Терри, откинувшись на стуле, внимательно смотрел на меня.
– Вот такие уроки, – ухмыльнулся я, заключая рассказ об офисной войне.
– Виктор, я рад, что ты остался христианином, – сказал он.
Я удивился его словам. Мне казалось, что хуже того, что случилось со мной, быть не может. Но за его фразой стояла мысль о вероятности еще большего ужаса, который по милости Божьей меня миновал. Слава Богу за то, что я, потеряв служение, ни на минуту не потерял веры, хотя и пережил жесточайший ее кризис!
А что, если и это не Божье?
После того, как я выбрался из психушки и отошел от психотропных лекарств, кризис веры стал очередным моим испытанием. Я был настолько обескуражен фактом сатанинского водительства, которое я легкомысленно принимал за Божье, что подверг тотальной ревизии каждое свое слово и действие. «А что, если и это не Божье?» – вот мой неотступный вопрос тех дней. Согласитесь, я имел на него право.
Первое, с чем предстояло определиться, это молитвы на иных языках. Нет, я не стал их противником, и классическая пятидесятническая доктрина в целом не вызывала во мне сомнений. Но я теперь находил прежнее свое представление о «языках» перегруженным тем, что им, как оказалось, не свойственно. Во-первых, иные языки не являются монополией Святого Духа. Их может имитировать сатана. И тут я вспомнил один любопытный эпизод из своей жизни.
Моя мать знала, что больна раком и что дело идет к концу. За год до смерти она решила привести дела в порядок. Свое имущество она завещала мне, а ей в свою очередь достался дом моей покойной бабушки в Воротынском районе Нижегородской области. Туда-то в ноябре 2001-го года я и ехал на своей красной «Ниве», чтобы выправить необходимые бумаги. Трасса до Воротынца идет по правому берегу Волги, а село моей покойной бабушки находилось на левом. Волга же, на месте паромной переправы, куда я добрался к вечеру, достигает в ширину чуть ли не десять километров. Осенний резкий ветер устроил на реке настоящий шторм. Паром, как выяснилось, сломался, а на лодке, сколько я ни мигал дальним светом, никто так и не рискнул приплыть за мной.
Мне пришлось искать ночлега. В доме, где меня приютили, помимо хозяина, бывшего учителя физкультуры и страшного матерщинника, была его жена, сумасшедшая. Она ходила по дому и испражнялась, как корова, стоя, где придется. Муж безропотно убирал за ней. Но самое необычное во всем этом было то, что она непрестанно говорила… на иных языках. «О, и здесь наши», – весело пошутил я сам с собой.

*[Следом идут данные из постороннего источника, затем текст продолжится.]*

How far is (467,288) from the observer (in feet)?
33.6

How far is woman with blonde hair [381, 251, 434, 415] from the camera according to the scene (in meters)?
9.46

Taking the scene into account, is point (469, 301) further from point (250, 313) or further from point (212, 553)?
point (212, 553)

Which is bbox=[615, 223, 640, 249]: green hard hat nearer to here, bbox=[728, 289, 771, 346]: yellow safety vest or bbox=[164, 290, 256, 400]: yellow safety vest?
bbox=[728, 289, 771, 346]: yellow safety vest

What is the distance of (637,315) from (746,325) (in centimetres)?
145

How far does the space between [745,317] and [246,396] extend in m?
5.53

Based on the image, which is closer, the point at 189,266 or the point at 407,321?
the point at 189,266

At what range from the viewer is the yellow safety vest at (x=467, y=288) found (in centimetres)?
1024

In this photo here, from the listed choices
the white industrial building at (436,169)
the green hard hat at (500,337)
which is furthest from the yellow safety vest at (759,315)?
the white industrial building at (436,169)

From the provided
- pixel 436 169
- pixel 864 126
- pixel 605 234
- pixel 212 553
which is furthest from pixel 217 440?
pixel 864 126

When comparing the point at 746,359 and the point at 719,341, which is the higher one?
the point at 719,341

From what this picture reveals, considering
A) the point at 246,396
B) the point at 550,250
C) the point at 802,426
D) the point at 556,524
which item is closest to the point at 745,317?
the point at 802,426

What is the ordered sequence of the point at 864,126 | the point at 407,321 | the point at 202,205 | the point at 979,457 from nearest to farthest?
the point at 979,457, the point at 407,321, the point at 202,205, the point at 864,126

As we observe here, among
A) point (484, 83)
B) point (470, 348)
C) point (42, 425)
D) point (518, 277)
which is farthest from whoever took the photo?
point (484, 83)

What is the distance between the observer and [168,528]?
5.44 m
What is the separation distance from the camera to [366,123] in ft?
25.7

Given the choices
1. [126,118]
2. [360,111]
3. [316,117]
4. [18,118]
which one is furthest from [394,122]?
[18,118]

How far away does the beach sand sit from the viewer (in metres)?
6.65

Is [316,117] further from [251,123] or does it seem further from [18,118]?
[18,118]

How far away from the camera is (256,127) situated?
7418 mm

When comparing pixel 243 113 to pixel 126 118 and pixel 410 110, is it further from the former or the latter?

Теперь, спустя пять лет, я вернулся к осмыслению этого феномена несравнимо более серьезным. Дело в том, что я и мои молитвенники всегда молились на языках, прежде чем получали лжепророческие вести. И эти молитвы звучали ничуть не менее (а пророй и более) вдохновенно, чем когда-либо и где-либо до этого. Сатанинское присутствие никак себя в них не обнаруживало. А они, в свою очередь, никак не реагировали на сатану. Словом, мой опыт показал мне, что иные языки (что бы о них ни говорили и ни думали в пятидесятнических и харизматических церквях) не являются надежным индикатором присутствия Бога. Вы можете, вслед за мной, вдохновенно и часами молиться на языках и при этом иметь дело не с Богом, а с сатаной. А о том, с кем вы на самом деле, сами иные языки вам не расскажут.
И еще. Мой драматический опыт показал бессилие иных языков в духовной брани. Надо мной молились многие люди, когда я был погружен в бесовские упражнения, типа свяжи-развяжи. Они пытались сражаться с сатаной и делали это на иных языках. Я свидетель – это не имело на сатану ни малейшего действия. Мог ли я игнорировать этот очевидный для меня факт и по-прежнему думать, будто слова иных языков имеют некую духовную власть? Нет, не мог. Почему? Потому что я видел, что ее у них нет.
Две молитвы
Второе, во что я не мог верить, как прежде, – это мои собственные молитвенные слова. В протестантских церквах я был научен молиться «от сердца» своими словами. Но и про свои слова и мысли я мог сказать то же самое, что и о словах иных языков. Кто дал их мне, Бог или сатана? Даже апостол Петр мог попеременно говорить то Божье, то сатанинское (см. Мат. 16:16,23). Кто я такой, чтобы у меня было иначе? Мои впечатления от еще недавно раскрытого духовного мира были слишком свежи. Возможность проникновения духовной нечисти в человеческие слова была для меня более, чем очевидной. Поэтому я уже не мог молиться так, как научили меня когда-то в баптистской и пятидесятнической общинах. Я не был уверен в духовной чистоте своих уст, а потому и в успехе молитв своими словами. Я буквально боялся раскрыть рот перед Богом.